Vorgegebener Text:
* * * * * * * * *

Wenn das Haushaltsgeld knapp wird, heißt es, den Gürtel enger schnallen. Das gilt auch für Wasserburg. Doch wo kann gespart werden? Über Lösungsansätze, die für Empörung im Stadtrat sorgten, und den emotionalen Kampf um den richtigen Weg.

Wasserburg - Streichen, kürzen, schieben, strecken: Noch nie war es so schwer, einen Haushalt für die Stadt Wasserburg aufzustellen wie heuer. Denn es sind graue Wolken am Himmel aufgezogen: Die Gewerbesteuereinnahmen brechen laut den Prognosen um 1,5 Millionen Euro auf neun Millionen Euro ein. Die Ausgaben für Energie, Sachaufwand und Personal sind stark gestiegen. Der Haushalt mit einem Gesamtvolumen von 56 Millionen Euro wurde laut Bürgermeister Michael Kölb (SPD) „auf Kante genäht“. Finanziellen Spielraum gibt es kaum. Auch der Bericht des Kämmerers zeigte auf, wo es hakt: „Wir haben ein Ausgabenproblem“, so Konrad Doser. Ein Beispiel: Die Personalkosten stiegen von 2014 bis 2022 um 25 Prozent auf über neun Millionen Euro.

Die wichtigsten Eckdaten des Wasserburger Haushalts auf einen Blick.

* * * * * * * * *

[Daten zur Szenengeometrie]
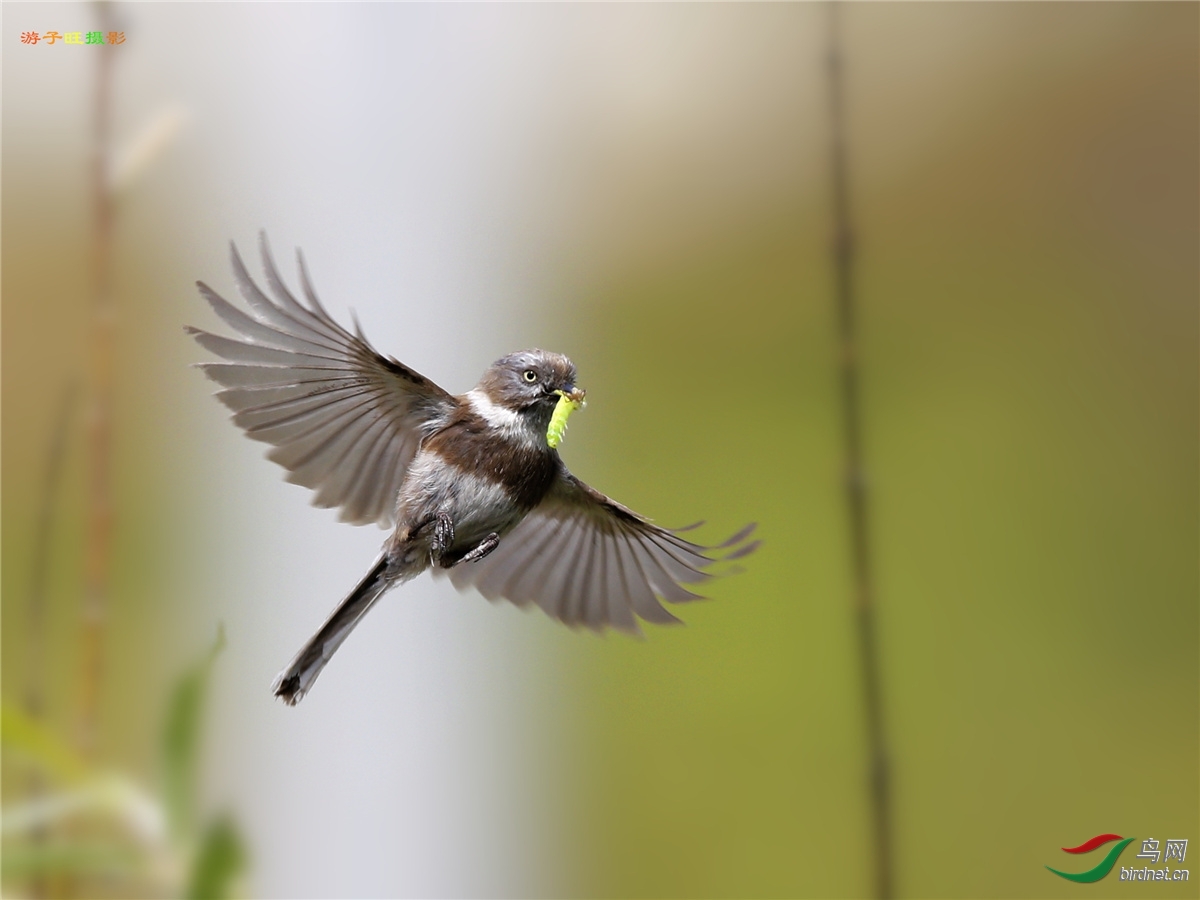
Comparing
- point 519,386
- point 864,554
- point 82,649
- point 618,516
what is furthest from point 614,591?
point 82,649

* * * * * * * * *

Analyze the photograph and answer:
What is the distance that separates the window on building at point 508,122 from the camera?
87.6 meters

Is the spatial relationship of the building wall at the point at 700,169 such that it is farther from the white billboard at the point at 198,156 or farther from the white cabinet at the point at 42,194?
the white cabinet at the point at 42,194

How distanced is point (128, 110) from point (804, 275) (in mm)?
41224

* * * * * * * * *

Teile der Übung:
a – Zitieren Sie aus dem Text über den Wasserburger Haushalt den Abschnitt von „Wasserburg - Streichen, kürzen, schieben, strecken: Noch“ bis „neun Millionen Euro.“, beide Stellen eingeschlossen.
b – Beantworten Sie anhand des Textes über den Wasserburger Haushalt die folgenden Fragen:
(i) Auf welchen Betrag brechen die Gewerbesteuereinnahmen laut den Prognosen ein?
(ii) Welches Problem benennt der Kämmerer Konrad Doser?
(iii) Um wie viel Prozent stiegen die Personalkosten von 2014 bis 2022?

Lösungen der Übung:
a –
Wasserburg - Streichen, kürzen, schieben, strecken: Noch nie war es so schwer, einen Haushalt für die Stadt Wasserburg aufzustellen wie heuer. Denn es sind graue Wolken am Himmel aufgezogen: Die Gewerbesteuereinnahmen brechen laut den Prognosen um 1,5 Millionen Euro auf neun Millionen Euro ein. Die Ausgaben für Energie, Sachaufwand und Personal sind stark gestiegen. Der Haushalt mit einem Gesamtvolumen von 56 Millionen Euro wurde laut Bürgermeister Michael Kölb (SPD) „auf Kante genäht“. Finanziellen Spielraum gibt es kaum. Auch der Bericht des Kämmerers zeigte auf, wo es hakt: „Wir haben ein Ausgabenproblem“, so Konrad Doser. Ein Beispiel: Die Personalkosten stiegen von 2014 bis 2022 um 25 Prozent auf über neun Millionen Euro.

b –
(i) Auf neun Millionen Euro.
(ii) Ein Ausgabenproblem.
(iii) Um 25 Prozent.